Avery didn’t leave a message. I didn’t know if it was a good or bad sign, but it did allow me to ignore the fact she had tried to get in touch. I left my phone off until I had dropped Cait back off at the cabin, and headed to work. When the phone buzzed with a voicemail during the short drive over to the Lake Club I felt my nerves dancing in my stomach as I was waiting for the message to play. I remembered how Avery had appeared during my trip to Philadelphia, more fragile than I had ever seen her despite her perfectly maintained façade. It was a relief to hear Maureen’s voice, gently reminding me that I was supposed to be in by eleven, and that Reid McMahon had scheduled a lesson for the afternoon. I clicked the phone back off after pulling into the parking lot at the club, and told myself Avery had experienced a moment of weakness. She was fine, perhaps just a little lonely.
Halfway up the hill to the clubhouse that day I wanted to stop for a nap. I was exhausted. Cait had lasted about five minutes on the ride home before passing out, and back at the cabin she had barely mustered the strength to make it to my bed before collapsing again. When I said goodbye, she could only manage a sigh into a pillow, and a half-hearted wave. I was jealous that she had a few hours to sleep before she had to go to work. Not that my job was physically demanding, but it was the kind of day that I would have wanted to post up in front of the computer and be useless, but I knew I was facing a range session with Reid. The thought of it, walking towards the clubhouse, drained me. A dull ache was starting to form in my temples, and I didn’t know if was the last effects of Freddie’s complimentary wine, or if my body was simply rejecting the notion of only a few hours sleep.
“You seem a little distracted,” Reid mentioned. We were on the range, where we’d been for over an hour. He looked no worse for wear after hitting a hundred balls, but my feet were starting to ache and the bright sun had turned the dull ache in my temples into a roar.
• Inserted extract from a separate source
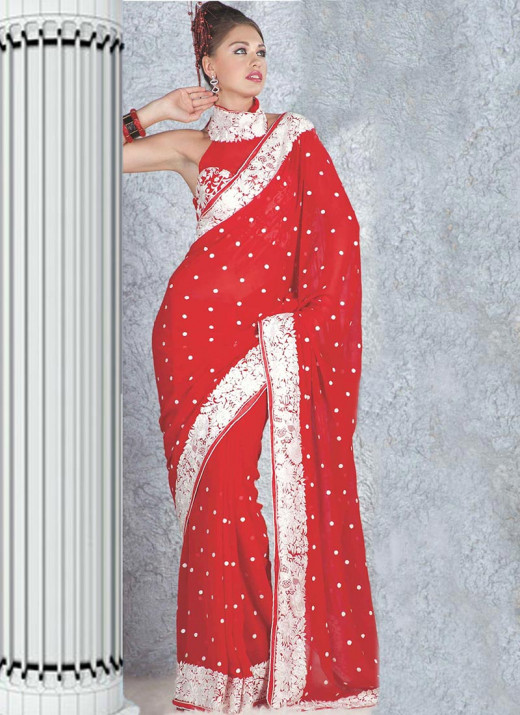 Alluring Red Resham Embroidered Saree. Photo courtesy of Cbazaar.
“Do I?” I asked, trying to be nonchalant. Of course I was distracted. Reid had hit the last twenty balls perfectly. There wasn’t much for me to focus on.
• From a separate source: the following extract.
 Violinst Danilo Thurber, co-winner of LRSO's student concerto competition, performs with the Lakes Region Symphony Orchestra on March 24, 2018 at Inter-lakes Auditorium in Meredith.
“What’s on your mind, girl problems?” Reid asked. I don’t know if he was going for a fatherly or friendly tone, but he missed both.
I shook my head. “No, I’m good. Everything’s good. Feeling a little under the weather, that’s all.”
“Well why didn’t you say something? We could have done this another time,” Reid stepped away from the pile of balls he was hitting and leaned on his driver.
“I’m fine, really. I made it sound worse than it is,” I said. I tried to stand up straighter, create the illusion of alertness.
“Well let’s take a break at least,” Reid motioned for me to follow him, and he grabbed a couple bottles of water before heading to a bench at the far end of the range. The good news was that it was sitting in the shade provided by the small building that housed the range picker and a restroom. Reid sat down dramatically, and handed me a bottle of water. I thanked him, and took a seat.
“R.J.’s coming up this weekend. He actually asked me about it. I can’t remember him ever wanting to come up here. I guess I owe that to your coaching,” Reid said after we had sat for a moment in silence.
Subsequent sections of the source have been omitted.